An Aside on Liquorice

Omnom craft a range of amazing single farm/cooperative milk and dark chocolate bars, along with extraordinary flavoured bars; everything from ‘cookies and cream‘ to ‘blackened barley‘. But their best selling bar remains their ‘salted liquorice‘ bar.

Salted liquorice is a Scandinavian and Nordic delight that divides people as Marmite does here in the UK; “you either love it or you hate it”.

Salted liquorice also showcases the peculiarity of one type of salt, ‘salmiak salt’ (technicaly salammoniac; ammonium chloride). Salmiak salt works like cocoa, coffee, or wine tannins, causing astringency; that feeling of dryness in your mouth. It also works as an expectorant, and may even have some antibacterial properties: Being slightly acidic, it reacts with alkalines in your saliva, releasing ammonium from the salt, which acts as a disinfectant). It’s these properties that are thought to have given rise to salty liquorice’s use as a medicine.

### TO DO:
[A] According to the liquorice passage, which Omnom bar is their best seller?
[B] Write out the liquorice passage between "Salted liquorice also" and "as a medicine.", inclusive, switching "astringency" to "tartness".
[C] Pick up the liquorice passage after its last sentence and carry it on.
The listing plays no part in this work.

### GIVEN ENTRIES:
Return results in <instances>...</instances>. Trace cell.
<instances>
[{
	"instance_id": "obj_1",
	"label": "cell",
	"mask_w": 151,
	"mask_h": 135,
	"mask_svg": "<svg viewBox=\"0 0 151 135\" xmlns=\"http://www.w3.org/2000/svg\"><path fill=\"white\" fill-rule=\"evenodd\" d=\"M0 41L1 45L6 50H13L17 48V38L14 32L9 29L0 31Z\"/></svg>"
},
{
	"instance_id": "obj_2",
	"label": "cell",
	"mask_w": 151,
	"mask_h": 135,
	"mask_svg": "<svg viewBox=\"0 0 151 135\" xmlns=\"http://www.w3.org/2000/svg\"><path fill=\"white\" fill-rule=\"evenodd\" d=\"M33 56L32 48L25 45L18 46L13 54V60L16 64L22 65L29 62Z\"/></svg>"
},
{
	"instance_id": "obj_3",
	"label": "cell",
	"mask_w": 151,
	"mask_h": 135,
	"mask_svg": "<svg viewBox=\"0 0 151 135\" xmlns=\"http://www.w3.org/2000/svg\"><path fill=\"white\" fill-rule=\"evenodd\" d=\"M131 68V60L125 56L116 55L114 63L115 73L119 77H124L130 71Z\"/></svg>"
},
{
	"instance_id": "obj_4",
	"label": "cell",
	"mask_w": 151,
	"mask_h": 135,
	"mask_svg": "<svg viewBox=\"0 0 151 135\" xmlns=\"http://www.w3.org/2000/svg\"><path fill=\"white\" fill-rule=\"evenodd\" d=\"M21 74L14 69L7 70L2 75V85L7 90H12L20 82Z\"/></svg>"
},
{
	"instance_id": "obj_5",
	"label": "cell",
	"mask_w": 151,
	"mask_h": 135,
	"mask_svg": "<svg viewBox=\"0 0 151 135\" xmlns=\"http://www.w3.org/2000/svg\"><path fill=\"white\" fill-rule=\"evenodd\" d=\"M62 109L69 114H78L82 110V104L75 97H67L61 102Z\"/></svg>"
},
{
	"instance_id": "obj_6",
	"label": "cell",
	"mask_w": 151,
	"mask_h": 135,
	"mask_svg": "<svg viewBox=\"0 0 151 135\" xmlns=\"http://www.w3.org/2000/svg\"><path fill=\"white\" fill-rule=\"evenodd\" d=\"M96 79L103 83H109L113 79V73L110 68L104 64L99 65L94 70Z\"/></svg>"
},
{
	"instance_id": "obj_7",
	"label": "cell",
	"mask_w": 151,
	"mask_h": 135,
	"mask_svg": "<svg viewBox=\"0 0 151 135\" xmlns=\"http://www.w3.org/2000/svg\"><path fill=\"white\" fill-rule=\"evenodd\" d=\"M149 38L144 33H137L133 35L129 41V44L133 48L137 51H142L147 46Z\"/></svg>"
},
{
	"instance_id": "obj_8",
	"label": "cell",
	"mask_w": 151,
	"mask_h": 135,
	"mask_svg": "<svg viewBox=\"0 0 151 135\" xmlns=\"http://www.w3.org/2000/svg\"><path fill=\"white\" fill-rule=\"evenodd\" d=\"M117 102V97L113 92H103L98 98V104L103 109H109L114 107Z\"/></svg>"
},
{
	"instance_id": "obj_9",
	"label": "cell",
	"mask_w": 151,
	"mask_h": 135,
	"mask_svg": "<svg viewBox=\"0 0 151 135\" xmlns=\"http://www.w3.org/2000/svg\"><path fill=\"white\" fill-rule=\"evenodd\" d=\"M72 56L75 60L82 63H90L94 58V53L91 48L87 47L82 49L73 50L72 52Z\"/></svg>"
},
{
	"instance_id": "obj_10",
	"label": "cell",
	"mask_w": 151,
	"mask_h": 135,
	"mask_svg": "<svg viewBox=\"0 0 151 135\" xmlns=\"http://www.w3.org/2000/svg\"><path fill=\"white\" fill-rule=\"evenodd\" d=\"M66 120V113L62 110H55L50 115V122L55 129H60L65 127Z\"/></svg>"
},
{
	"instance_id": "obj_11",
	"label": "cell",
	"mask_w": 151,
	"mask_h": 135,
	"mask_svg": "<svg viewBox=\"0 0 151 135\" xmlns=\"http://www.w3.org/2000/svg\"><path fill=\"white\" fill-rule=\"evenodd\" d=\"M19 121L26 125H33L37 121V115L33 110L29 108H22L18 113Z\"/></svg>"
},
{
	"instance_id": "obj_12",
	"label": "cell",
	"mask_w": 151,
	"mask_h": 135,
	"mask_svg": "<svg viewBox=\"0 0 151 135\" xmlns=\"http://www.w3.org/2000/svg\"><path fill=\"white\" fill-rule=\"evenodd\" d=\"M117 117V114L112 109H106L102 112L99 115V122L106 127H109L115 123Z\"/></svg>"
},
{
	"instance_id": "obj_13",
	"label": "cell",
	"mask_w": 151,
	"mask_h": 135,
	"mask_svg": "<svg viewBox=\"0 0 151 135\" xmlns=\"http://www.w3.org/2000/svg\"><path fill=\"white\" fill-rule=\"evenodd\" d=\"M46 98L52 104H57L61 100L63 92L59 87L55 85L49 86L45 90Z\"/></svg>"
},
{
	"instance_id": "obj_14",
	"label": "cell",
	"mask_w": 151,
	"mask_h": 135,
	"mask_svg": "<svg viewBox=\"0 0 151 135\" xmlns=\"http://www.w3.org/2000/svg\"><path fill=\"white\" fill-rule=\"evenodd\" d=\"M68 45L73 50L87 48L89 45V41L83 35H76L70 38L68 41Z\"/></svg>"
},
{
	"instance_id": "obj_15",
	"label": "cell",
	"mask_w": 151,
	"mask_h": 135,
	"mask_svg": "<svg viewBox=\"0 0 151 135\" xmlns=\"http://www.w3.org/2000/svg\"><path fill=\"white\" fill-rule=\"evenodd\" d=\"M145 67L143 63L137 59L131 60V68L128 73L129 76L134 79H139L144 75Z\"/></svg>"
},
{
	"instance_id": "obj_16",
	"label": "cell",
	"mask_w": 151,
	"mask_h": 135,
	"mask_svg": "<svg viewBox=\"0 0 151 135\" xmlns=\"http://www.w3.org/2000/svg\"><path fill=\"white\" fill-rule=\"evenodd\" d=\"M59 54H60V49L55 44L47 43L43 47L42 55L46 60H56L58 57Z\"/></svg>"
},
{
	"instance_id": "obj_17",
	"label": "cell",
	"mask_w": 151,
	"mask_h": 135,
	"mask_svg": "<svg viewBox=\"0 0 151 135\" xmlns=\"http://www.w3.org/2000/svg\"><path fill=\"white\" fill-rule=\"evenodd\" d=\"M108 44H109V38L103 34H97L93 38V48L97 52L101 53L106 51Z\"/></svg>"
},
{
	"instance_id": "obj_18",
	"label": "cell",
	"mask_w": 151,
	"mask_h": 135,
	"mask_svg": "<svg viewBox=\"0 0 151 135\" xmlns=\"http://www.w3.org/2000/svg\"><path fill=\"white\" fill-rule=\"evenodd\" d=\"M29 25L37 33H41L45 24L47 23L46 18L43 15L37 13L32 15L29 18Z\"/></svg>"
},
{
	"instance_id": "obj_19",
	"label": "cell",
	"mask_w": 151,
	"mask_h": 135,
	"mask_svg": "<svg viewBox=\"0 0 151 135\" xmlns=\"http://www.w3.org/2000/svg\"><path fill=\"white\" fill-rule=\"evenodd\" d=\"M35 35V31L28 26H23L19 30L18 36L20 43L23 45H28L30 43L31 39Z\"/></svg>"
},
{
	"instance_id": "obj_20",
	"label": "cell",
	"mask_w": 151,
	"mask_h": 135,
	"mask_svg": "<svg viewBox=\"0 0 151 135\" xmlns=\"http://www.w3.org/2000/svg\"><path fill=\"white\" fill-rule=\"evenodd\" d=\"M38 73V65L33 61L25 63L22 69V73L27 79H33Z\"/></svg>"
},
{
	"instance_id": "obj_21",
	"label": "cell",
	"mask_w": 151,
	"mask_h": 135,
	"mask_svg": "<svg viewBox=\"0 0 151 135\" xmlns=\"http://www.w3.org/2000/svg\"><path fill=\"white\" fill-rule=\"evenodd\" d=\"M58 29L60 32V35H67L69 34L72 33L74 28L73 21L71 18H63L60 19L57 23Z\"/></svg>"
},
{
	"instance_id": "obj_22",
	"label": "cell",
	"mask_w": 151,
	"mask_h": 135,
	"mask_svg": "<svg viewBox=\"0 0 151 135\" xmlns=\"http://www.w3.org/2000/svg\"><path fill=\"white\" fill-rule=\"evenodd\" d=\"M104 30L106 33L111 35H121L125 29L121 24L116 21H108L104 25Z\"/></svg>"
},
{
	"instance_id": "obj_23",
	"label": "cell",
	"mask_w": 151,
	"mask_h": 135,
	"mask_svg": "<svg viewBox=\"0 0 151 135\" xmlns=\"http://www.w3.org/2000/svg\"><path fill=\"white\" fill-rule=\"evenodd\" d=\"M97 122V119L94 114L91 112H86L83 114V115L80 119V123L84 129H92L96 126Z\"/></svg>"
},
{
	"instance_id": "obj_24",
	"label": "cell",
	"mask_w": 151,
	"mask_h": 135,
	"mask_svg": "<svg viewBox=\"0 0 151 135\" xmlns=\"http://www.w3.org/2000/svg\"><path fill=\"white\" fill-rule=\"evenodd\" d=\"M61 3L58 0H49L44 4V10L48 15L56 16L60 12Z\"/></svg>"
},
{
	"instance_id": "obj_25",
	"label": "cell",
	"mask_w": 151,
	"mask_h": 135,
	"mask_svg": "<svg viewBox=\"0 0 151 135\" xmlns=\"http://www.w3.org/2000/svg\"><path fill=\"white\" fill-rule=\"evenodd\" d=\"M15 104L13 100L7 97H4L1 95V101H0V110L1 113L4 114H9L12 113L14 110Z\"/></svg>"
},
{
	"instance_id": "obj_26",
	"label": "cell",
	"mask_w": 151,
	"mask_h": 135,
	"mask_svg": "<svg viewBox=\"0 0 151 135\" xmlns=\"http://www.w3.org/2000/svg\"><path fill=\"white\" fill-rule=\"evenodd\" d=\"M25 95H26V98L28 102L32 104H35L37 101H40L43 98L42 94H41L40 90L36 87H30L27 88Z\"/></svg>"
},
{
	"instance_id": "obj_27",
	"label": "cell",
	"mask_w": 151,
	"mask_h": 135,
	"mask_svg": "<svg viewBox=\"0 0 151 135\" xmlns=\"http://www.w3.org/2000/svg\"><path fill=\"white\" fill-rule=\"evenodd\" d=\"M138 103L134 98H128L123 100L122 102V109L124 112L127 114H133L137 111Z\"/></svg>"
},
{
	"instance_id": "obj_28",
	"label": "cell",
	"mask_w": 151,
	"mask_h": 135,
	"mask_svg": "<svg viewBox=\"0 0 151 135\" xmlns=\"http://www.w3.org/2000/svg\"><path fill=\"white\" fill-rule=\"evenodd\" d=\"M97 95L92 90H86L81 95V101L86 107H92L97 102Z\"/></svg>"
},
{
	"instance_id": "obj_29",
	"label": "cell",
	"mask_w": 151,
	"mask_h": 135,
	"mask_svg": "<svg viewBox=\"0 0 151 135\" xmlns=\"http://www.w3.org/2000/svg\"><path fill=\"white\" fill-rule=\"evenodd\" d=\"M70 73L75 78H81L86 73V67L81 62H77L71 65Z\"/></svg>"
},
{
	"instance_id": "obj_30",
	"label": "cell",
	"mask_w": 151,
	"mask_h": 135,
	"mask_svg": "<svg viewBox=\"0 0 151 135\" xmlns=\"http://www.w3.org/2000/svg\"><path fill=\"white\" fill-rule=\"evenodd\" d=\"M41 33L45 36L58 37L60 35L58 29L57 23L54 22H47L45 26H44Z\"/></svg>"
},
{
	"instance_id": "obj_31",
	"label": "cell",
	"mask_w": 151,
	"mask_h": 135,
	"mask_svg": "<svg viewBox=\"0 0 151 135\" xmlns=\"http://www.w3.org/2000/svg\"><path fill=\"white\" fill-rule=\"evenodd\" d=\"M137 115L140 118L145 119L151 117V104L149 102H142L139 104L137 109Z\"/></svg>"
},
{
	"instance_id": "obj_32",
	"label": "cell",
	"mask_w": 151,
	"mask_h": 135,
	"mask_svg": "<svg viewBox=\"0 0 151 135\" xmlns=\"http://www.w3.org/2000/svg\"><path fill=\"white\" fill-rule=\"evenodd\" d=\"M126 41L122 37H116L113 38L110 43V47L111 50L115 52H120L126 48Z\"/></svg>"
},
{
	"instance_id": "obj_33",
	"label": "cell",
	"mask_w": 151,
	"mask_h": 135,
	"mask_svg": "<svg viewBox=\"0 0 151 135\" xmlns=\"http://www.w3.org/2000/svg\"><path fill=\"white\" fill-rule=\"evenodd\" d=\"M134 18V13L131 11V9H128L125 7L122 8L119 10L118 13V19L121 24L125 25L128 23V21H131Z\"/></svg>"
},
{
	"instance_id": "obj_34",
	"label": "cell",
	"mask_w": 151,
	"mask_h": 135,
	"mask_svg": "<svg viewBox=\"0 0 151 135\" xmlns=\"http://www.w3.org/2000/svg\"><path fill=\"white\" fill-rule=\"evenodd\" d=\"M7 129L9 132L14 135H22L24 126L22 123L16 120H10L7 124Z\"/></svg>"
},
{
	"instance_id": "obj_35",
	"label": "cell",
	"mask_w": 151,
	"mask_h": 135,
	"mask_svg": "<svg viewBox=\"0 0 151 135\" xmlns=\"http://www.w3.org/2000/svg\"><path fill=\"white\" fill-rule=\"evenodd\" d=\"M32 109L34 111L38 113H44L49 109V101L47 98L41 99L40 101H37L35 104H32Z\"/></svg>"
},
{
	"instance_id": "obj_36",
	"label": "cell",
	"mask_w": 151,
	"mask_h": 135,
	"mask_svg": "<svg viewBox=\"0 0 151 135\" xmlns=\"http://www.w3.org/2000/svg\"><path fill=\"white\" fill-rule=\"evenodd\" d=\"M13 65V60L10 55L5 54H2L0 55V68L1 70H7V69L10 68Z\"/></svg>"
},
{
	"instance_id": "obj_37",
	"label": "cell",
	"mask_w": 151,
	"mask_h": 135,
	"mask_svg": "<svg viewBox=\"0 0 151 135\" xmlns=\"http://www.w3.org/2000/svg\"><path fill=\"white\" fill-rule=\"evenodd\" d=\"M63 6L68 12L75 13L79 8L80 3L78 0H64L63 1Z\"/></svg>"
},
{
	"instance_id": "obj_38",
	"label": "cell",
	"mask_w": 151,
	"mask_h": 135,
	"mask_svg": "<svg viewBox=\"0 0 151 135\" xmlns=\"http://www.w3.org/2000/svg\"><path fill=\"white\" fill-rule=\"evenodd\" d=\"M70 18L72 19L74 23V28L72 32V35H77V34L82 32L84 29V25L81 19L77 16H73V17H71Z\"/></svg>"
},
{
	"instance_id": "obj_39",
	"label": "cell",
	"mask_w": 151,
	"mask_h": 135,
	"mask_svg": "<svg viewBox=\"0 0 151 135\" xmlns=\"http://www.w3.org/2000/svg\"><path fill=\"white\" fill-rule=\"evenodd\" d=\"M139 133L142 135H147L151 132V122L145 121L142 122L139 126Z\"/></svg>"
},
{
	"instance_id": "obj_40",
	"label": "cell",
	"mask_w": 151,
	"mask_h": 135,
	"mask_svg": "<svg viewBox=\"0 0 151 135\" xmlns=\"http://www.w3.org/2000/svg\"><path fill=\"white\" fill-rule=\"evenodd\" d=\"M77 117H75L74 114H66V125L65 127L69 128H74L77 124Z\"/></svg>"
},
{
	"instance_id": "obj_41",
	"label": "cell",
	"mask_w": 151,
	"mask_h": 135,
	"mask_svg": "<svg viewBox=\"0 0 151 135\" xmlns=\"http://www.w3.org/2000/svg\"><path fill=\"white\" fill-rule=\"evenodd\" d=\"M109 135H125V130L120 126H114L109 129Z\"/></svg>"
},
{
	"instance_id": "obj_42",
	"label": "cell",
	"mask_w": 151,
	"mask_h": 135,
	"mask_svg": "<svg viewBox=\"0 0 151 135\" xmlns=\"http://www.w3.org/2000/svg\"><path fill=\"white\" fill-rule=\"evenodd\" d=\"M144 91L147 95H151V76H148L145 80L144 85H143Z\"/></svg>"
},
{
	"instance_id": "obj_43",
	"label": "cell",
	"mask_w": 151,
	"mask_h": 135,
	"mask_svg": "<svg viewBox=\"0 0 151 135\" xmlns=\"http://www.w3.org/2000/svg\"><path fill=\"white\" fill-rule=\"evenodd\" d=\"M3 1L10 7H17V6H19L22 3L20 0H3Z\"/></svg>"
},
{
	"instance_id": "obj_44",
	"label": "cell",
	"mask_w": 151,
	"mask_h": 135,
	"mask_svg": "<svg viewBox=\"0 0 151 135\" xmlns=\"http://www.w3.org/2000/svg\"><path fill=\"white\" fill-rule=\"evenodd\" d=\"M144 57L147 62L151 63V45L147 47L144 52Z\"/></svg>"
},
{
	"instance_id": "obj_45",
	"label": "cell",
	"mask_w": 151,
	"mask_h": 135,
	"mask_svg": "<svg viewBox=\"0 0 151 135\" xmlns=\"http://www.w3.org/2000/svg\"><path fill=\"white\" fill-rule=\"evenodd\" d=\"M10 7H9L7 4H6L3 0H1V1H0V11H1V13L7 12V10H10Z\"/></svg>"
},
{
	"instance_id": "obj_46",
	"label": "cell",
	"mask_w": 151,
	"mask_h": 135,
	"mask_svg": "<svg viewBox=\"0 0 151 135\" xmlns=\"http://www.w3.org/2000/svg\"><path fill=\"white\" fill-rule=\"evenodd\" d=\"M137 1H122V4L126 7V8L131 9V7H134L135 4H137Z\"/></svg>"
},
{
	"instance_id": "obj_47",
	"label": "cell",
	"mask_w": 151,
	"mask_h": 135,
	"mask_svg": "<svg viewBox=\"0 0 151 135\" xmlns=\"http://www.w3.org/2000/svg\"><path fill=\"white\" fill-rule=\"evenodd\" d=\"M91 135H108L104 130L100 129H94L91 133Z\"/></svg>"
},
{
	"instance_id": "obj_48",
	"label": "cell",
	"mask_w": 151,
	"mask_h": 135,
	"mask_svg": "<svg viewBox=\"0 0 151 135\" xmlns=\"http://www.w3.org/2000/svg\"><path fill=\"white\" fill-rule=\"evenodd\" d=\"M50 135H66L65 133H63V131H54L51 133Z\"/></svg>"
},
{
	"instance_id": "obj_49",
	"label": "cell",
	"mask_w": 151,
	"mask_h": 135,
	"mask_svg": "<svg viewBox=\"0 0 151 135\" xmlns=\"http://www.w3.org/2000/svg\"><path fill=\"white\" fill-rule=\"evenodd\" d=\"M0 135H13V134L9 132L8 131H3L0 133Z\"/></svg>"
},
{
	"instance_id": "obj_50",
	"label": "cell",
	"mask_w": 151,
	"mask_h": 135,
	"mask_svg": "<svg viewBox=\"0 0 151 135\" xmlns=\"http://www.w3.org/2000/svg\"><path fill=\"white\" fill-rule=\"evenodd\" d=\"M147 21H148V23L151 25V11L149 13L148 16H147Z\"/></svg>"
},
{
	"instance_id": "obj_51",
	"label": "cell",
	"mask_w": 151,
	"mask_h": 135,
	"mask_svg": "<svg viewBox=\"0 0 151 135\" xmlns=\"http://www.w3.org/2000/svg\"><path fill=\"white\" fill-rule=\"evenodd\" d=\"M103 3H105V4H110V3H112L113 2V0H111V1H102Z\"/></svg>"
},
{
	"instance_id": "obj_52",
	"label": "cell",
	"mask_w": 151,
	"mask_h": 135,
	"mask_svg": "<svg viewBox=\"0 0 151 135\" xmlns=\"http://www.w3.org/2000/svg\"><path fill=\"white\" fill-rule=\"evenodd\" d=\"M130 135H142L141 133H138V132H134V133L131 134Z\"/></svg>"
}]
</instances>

### OUTPUTS BY TASK:
[A] Their salted liquorice bar.

[B]
Salted liquorice also showcases the peculiarity of one type of salt, ‘salmiak salt’ (technicaly salammoniac; ammonium chloride). Salmiak salt works like cocoa, coffee, or wine tannins, causing tartness; that feeling of dryness in your mouth. It also works as an expectorant, and may even have some antibacterial properties: Being slightly acidic, it reacts with alkalines in your saliva, releasing ammonium from the salt, which acts as a disinfectant). It’s these properties that are thought to have given rise to salty liquorice’s use as a medicine.

[C]
Salty liquorice is very much an acquired taste. In The Netherlands, Northern Germany, Norway, Finland, Sweden, and Iceland, everyone grows up with it. However, for those trying it for the first time, it can be confusing: The smells of salty liquorice are normally associated with sweet tastes and flavours, but it’s taste is very different; sharp, bitter, tangy, and astringent. If you aren’t prepared for this, the discordance is so strong that many people want to spit it out!

Iceland’s Omnom and Sweden’s Standout both make distinctive salted liquorice bars. The chocolate in them provides a smooth mouthfeel, and the flavours provide a gentle entrance to the wonders of craft chocolate combined with salty liquorice.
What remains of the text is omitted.